I sigh in sympathy with my many frustrated friends who root for the Bears.

The thing is, they didn’t ``fire everyone.’’ Because owners don’t get fired.

Here’s hoping that McCaskey, grandson of NFL founding father George Halas, gets it right this time.

History says, though, that he won’t.

Because when it comes to picking GMs and coaches, the McCaskeys have not had much success.

When they have picked the occasional winner, it has seemed more like an accident than a plan.

Even the great Papa Bear was not all that great at picking coaches.

I have always thought Halas deprived the Bears of multiple championships, and locked the Bears into their game plan for mediocrity, when he missed the boat on George Allen in the ’60s.

Allen was a Bears assistant before he went on to revive the Rams and Redskins. He not only was the defensive guru of the team that won the 1963 championship with defense. He also headed up the draft that came up with Dick Butkus and Gale Sayers two years later.

Has anybody ever had a better one-two draft than that?

While it’s true that Allen did some end-around maneuvers when he left Chicago for the Rams, if Halas really had been bent on winning, he would have figured out a way to turn over the reins to Allen.

Instead, he wound up anointing Jim Dooley. Remember him? Probably not.

I remember this vividly because I was a young and dedicated Bears fan back then. Also, George Allen’s son, George, was a friend and classmate of mine when a lot of this was going on.

In 1963, when we were in the sixth grade together, we found out at the end of our lunch recess that President Kennedy had been shot. 

In the Christmas pageant, our teacher put us in a sketch, ``If Santa Claus came to Moscow.'' George played the dad, and I played the son.
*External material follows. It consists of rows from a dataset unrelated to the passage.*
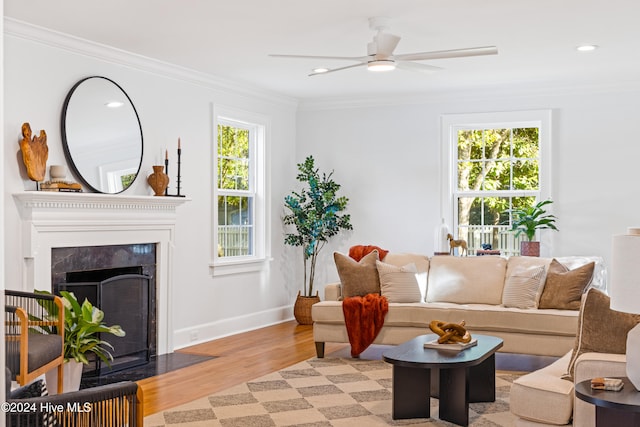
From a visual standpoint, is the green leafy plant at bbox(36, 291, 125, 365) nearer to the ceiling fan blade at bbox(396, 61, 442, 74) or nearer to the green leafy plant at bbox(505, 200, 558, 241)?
the ceiling fan blade at bbox(396, 61, 442, 74)

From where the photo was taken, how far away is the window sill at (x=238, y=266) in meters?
7.30

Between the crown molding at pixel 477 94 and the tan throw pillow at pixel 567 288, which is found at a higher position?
the crown molding at pixel 477 94

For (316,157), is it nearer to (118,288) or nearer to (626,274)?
(118,288)

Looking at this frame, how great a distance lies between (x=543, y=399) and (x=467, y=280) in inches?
122

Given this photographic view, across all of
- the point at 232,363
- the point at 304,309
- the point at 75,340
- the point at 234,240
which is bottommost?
A: the point at 232,363

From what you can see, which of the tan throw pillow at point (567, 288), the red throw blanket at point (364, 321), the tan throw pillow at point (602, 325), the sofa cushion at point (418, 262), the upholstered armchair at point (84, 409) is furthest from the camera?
the sofa cushion at point (418, 262)

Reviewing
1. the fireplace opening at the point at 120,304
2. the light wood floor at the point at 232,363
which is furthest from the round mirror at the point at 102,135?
the light wood floor at the point at 232,363

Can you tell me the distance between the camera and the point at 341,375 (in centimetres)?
558

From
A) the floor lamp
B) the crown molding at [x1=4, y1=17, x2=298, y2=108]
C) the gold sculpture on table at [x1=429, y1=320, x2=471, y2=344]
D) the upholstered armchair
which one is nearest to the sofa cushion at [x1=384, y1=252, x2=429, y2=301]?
the gold sculpture on table at [x1=429, y1=320, x2=471, y2=344]

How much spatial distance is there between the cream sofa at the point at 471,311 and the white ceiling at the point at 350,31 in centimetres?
180

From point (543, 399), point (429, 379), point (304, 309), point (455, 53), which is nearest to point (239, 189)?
point (304, 309)

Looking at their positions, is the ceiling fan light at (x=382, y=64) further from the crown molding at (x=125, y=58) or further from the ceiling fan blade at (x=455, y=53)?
the crown molding at (x=125, y=58)

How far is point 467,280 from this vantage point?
21.2ft

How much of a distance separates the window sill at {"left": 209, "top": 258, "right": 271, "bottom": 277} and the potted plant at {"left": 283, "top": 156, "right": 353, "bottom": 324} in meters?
0.43
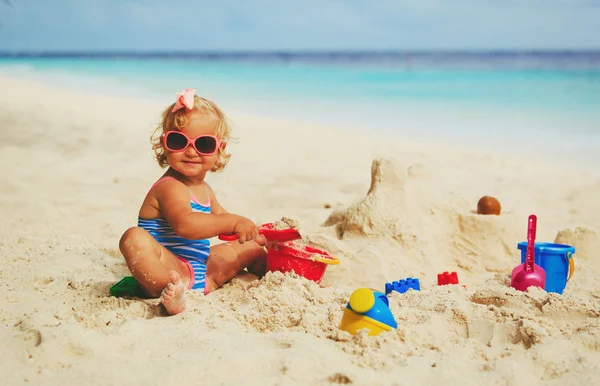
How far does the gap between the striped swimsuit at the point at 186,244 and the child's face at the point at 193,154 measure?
0.27ft

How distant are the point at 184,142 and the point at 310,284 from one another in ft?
2.54

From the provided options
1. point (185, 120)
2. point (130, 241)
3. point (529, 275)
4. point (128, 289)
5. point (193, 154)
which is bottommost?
point (128, 289)

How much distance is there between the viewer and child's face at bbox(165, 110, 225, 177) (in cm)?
253

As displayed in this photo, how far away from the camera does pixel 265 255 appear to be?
2883 mm

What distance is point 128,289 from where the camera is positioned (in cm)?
247

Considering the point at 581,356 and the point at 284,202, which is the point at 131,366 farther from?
the point at 284,202

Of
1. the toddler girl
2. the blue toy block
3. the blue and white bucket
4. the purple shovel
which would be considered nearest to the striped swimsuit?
the toddler girl

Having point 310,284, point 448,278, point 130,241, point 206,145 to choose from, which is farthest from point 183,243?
point 448,278

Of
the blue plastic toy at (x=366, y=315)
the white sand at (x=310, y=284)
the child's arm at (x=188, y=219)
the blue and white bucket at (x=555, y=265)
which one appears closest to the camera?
the white sand at (x=310, y=284)

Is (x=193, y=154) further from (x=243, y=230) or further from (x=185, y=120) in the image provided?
(x=243, y=230)

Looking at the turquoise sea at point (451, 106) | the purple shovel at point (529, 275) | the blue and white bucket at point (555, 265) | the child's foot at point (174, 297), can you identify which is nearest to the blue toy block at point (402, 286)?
the purple shovel at point (529, 275)

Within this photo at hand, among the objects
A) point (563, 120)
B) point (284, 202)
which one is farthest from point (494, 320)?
point (563, 120)

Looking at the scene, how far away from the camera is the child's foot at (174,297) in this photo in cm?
216

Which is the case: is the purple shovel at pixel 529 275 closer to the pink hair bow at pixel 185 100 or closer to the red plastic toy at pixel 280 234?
the red plastic toy at pixel 280 234
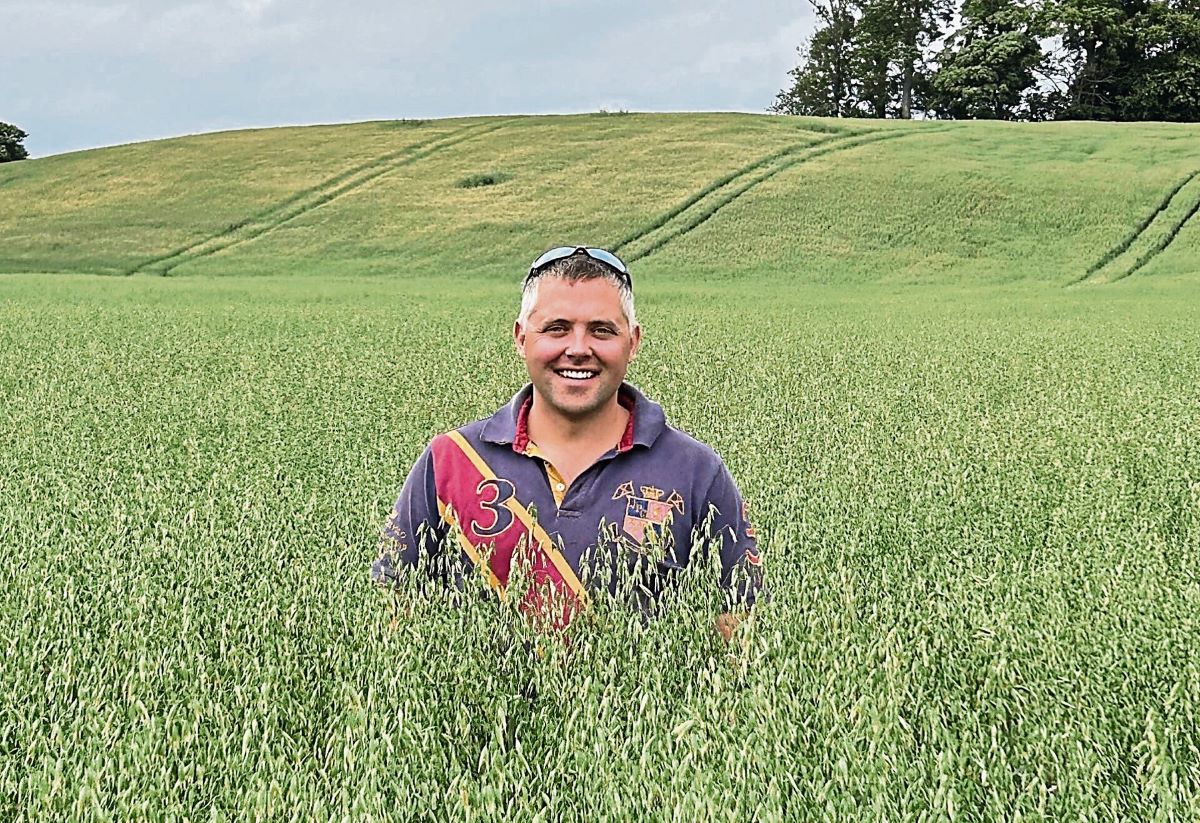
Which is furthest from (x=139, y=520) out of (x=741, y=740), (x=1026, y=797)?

Our Russian accents weren't very good, but we had a lot of fun with them.

And oh yeah, George's dad was helping the Bears win an NFL championship.

There’s a great passage in America’s Game, Michael McCambridge’s fascinating history of the NFL, about an owners’ meeting where Halas, who had filed suit to keep Allen in Chicago, talked about not blaming Rams owner Dan Reeves.

``Turning to Dan Reeves, Halas said, `What Dan Reeves did to me has been settled between us. We’ve made our peace. But as for George Allen—George Allen is a liar! George Allen is a cheat! George Allen is full of chicanery!’ At which point [Vince] Lombardi turned to Reeves and whispered loudly, `Dan, it sounds like you’ve got yourself a helluva head coach.’ ’’

I would advise George McCaskey to find a George Allen—preferably two of them. One to be GM and one to be Head Coach.

I say this knowing that the Bears won’t do that.

When Nagy went 12-4 in his first year, things looked promising, despite the double-doink clunker of a playoff loss. They had a good looking defense. A talented young QB, Mitch Trubisky, who was learning on the job from a head coach who supposedly knew how to groom QBs.

Ryan Pace, who seemed to be a boy-wonder GM, seemed to be the right guy. 

Wrong. 

That 12-4 was fool's gold—just enough success to make Bears fans think their heroes were on the right track.

And now they're back to Square One. Again.

I am not sure why some franchises get it right time after time—and why others don’t. But I suspect it has something to do with being smart and committed.

What you really want to know, of course, is who will be the Bears’ next GM and coach.

Whomever the McCaskeys anoint, it will take time. And shrewd decisive planning and decision-making. And, yes, luck.

The Bears have not been blessed with an abundance of those qualities.

I will say this. . . Along with many accomplished NFL coordinators, Bears writers are mentioning college coaches such as the Ohio State/Michigan tandem of Ryan Day and Jim Harbaugh as potential candidates. Both have solid NFL backgrounds. Day had great success with Justin Fields. Harbaugh was a hard-nosed Bear quarterback in the mold of Mike Ditka.

Northwestern coach Pat Fitzgerald, who supposedly would only be tempted by his hometown Bears, also is being mentioned.

I doubt the Bears will go this way. And given the track record of college coaches in the NFL, I would not advise them to go this way. Heck, Nick Saban went running back to college football after a brief stint with the Dolphins.

No matter who ends up coaching the Bears, the key will be. . . having a general manager who gives him the right players.

Because for all of the attention focused on the coaches who have failed to make the Bears a winner, the key to winning is figuring out how to build a roster of players who can win.